The frequently used 3x3 convolution kernels are listed below with some short description. At the end of this post there is an interactive demo, where you can try and play with different 3x3 kernels. For the mathematical background of the usage of these kernels, please read the previous post on two dimensional convolution.

## Average (blur, smooth) 3x3 convolution kernel

$$A = \left[\begin{array}{rrr}\phantom{-}1&\phantom{-}1&\phantom{-}1\\1&1&1\\1&1&1\end{array}\right]$$

This kernel is used for noise reduction and blurring the image. Must be normalized, otherwise the result may not fit the (0, 255) range.

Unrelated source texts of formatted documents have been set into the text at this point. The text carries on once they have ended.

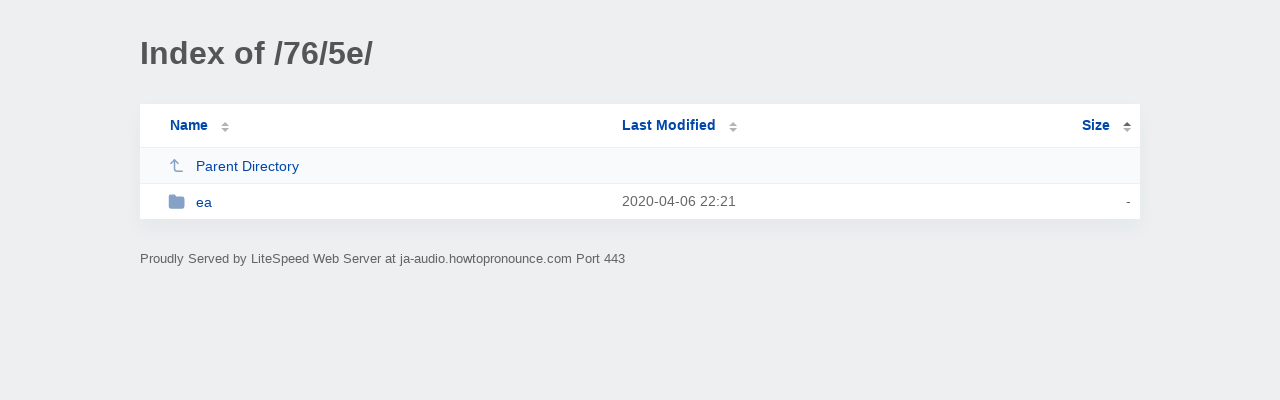

--- FILE ---
content_type: text/html; charset=utf-8
request_url: https://ja-audio.howtopronounce.com/76/5e/?SA
body_size: 436
content:
<!DOCTYPE html><html><head><meta http-equiv="Content-type" content="text/html; charset=UTF-8" /><meta name="viewport" content="width=device-width, initial-scale=1.0" /><link rel="stylesheet" href="/_autoindex/assets/css/autoindex.css" /><script src="/_autoindex/assets/js/tablesort.js"></script><script src="/_autoindex/assets/js/tablesort.number.js"></script><title>Index of /76/5e/</title><style>@media (prefers-color-scheme:dark){body{background-color:#000!important}}</style></head><body><div class="content"><h1 style="color: #555;">Index of /76/5e/</h1>
<div id="table-list"><table id="table-content"><thead class="t-header"><tr><th class="colname"><a class="name" href="?NA"  onclick="return false"">Name</a></th><th class="colname" data-sort-method="number"><a href="?MA"  onclick="return false"">Last Modified</a></th><th class="colname" data-sort-method="number" aria-sort="ascending"><a href="?SD"  onclick="return false"">Size</a></th></tr></thead>
<tr data-sort-method="none"><td><a href="/76/"><img class="icon" src="/_autoindex/assets/icons/corner-left-up.svg" alt="Up">Parent Directory</a></td><td></td><td></td></tr>
<tr><td data-sort="*ea"><a href="/76/5e/ea/"><img class="icon" src="/_autoindex/assets/icons/folder-fill.svg" alt="Directory">ea</a></td><td data-sort="9411718">2020-04-06 22:21</td><td data-sort="-1">-</td></tr>
</table></div>
<address>Proudly Served by LiteSpeed Web Server at ja-audio.howtopronounce.com Port 443</address></div><script>new Tablesort(document.getElementById("table-content"));</script></body></html>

## Sharpen 3x3 convolution kernel

$$S = \left[\begin{array}{rrr}0 & -1 & 0 \\ -1 & 5 & -1 \\ 0 & -1 & 0\end{array}\right]$$

This kernel is used to enhance the small differences and edges in the image.

## Edge detection 3x3 convolution kernels

\begin{aligned} E &= \left[\begin{array}{rrr}0 & -1 & 0 \\ -1 & 4 & -1 \\ 0 & -1 & 0\end{array}\right] \\ E_H &= \left[\begin{array}{rrr}0 & \phantom{-}0 & 0 \\ -1 & 2 & -1 \\ 0 & 0 & 0\end{array}\right] \\ E_V &= \left[\begin{array}{rrr}\phantom{-}0 & -1 & \phantom{-}0 \\ 0 & 2 & 0 \\ 0 & -1 & 0\end{array}\right] \end{aligned}

These kernels are sensitive to the edges. Kernel E is for detecting in both directions, while EH and EV are sensitive for the horizontal and vertical edges respectively.

## Gradient detection 3x3 convolution kernels

\begin{aligned} G_H&=\left[\begin{array}{rrr}-1 & -1 & -1 \\ 0 & 0 & 0 \\ 1 & 1 & 1\end{array}\right] \\ G_V&=\left[\begin{array}{rrr}-1 & \phantom{-}0 & \phantom{-}1 \\ -1 & 0 & 1 \\ -1 & 0 & 1\end{array}\right] \end{aligned}

Kernels GH and GV are to calculate the magnitude of the horizontal and the vertical gradient.

## Sobel operator 3x3 convolution kernels

\begin{aligned} S_H &= \left[\begin{array}{rrr}1&2&1 \\0&0&0 \\-1&-2&-1\end{array}\right]=\left[\begin{array}{rrr}1 \\0 \\-1\end{array}\right]\cdot\left[\begin{array}{rrr}1&\phantom{-}2&\phantom{-}1\end{array}\right] \\ S_V &= \left[\begin{array}{rrr}\phantom{-}1&\phantom{-}0 &-1 \\2&0&-2 \\1&0&-1\end{array}\right]=\left[\begin{array}{rrr}\phantom{-}1 \\2 \\1\end{array}\right]\cdot\left[\begin{array}{rrr}1&\phantom{-}0&-1\end{array}\right] \end{aligned}

Sobel operators are similar to the gradient kernels approximating the smoothed gradient of the image in horizontal and vertical directions. It can be seen from the decomposing, that this operator is a combination of a gradient detector and a smoothing kernel.

## Emboss 3x3 convolution kernel

$$M = \left[\begin{array}{rrr}-2 & -1 & \phantom{-}0 \\ -1 & 1 & 1 \\ 0 & 1 & 2\end{array}\right]$$

This kernel creates an embossing effect, can be rotated to modify the direction of this operator.

## Demo application

This program demonstrates using 3x3 convolution kernels on classic image processing source images. Please click on the label to load the application. It shall run in every modern browser, including IE9+.

You can use the currently filtered image as source by clicking the Use filtered image button. Some predefined kernels can be chosen, but values are directly selectable too. Setting Filter normalization divides the convolution result by the summary of the elements in the kernel. It is important to mention, that on the result image the absolute output values are shown.